Le bon matériel et les bons gestes
Le choix des ustensiles est primordial. Un fouet est l’outil le plus efficace pour incorporer le liquide et défaire les éventuels amas. Il est conseillé de verser le liquide progressivement, en filet, tout en fouettant énergiquement, surtout au début. Une fois le mélange homogène, on peut porter à ébullition tout en continuant de remuer, puis baisser le feu et laisser cuire quelques minutes pour que la sauce épaississe et que le goût de farine disparaisse complètement.
Fort de ces connaissances techniques, il est désormais possible de se lancer dans la préparation de plats qui ont marqué l’histoire de la gastronomie.
Les recettes incontournables à base de roux
La sauce béchamel et ses dérivés
À base de roux blanc et de lait, la béchamel est sans doute la sauce la plus populaire. Elle est l’ingrédient phare des lasagnes à la bolognaise, du gratin de chou-fleur ou des endives au jambon. En y ajoutant du jaune d’œuf et du fromage râpé (gruyère, emmental ou parmesan), on obtient une délicieuse sauce Mornay, parfaite pour napper des œufs pochés ou gratiner des fruits de mer.
Le velouté, une base délicate
Le velouté, préparé avec un roux blond et un fond (de volaille, de veau, de poisson ou de légumes), est une sauce plus raffinée. Lié à la crème et au jaune d’œuf, un velouté de volaille devient une sauce suprême, idéale pour accompagner une volaille pochée. Un velouté de poisson, quant à lui, est la base de la sauce normande ou de la sauce Nantua.

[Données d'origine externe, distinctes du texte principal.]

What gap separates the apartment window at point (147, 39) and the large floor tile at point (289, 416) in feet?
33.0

La sauce espagnole, la puissance du roux brun
Plus complexe, la sauce espagnole repose sur un roux brun longuement cuit, un fond de veau brun corsé, une mirepoix de légumes et de la purée de tomate. Sa préparation est longue mais le résultat est une sauce d’une richesse et d’une profondeur inégalées. C’est le point de départ de nombreuses sauces pour viandes rouges, comme la sauce bordelaise ou la sauce chasseur.
Maîtriser le roux, c’est détenir l’une des clés de la grande cuisine. Qu’il soit blanc, blond ou brun, il offre une palette de textures et de saveurs qui structure et enrichit d’innombrables plats. Sa préparation, qui demande rigueur et attention, est un savoir-faire fondamental qui distingue une sauce simplement liée d’une sauce parfaitement onctueuse et savoureuse. Loin d’être une technique désuète, le roux reste un pilier intemporel de la gastronomie, un geste simple pour un résultat complexe et délicieux.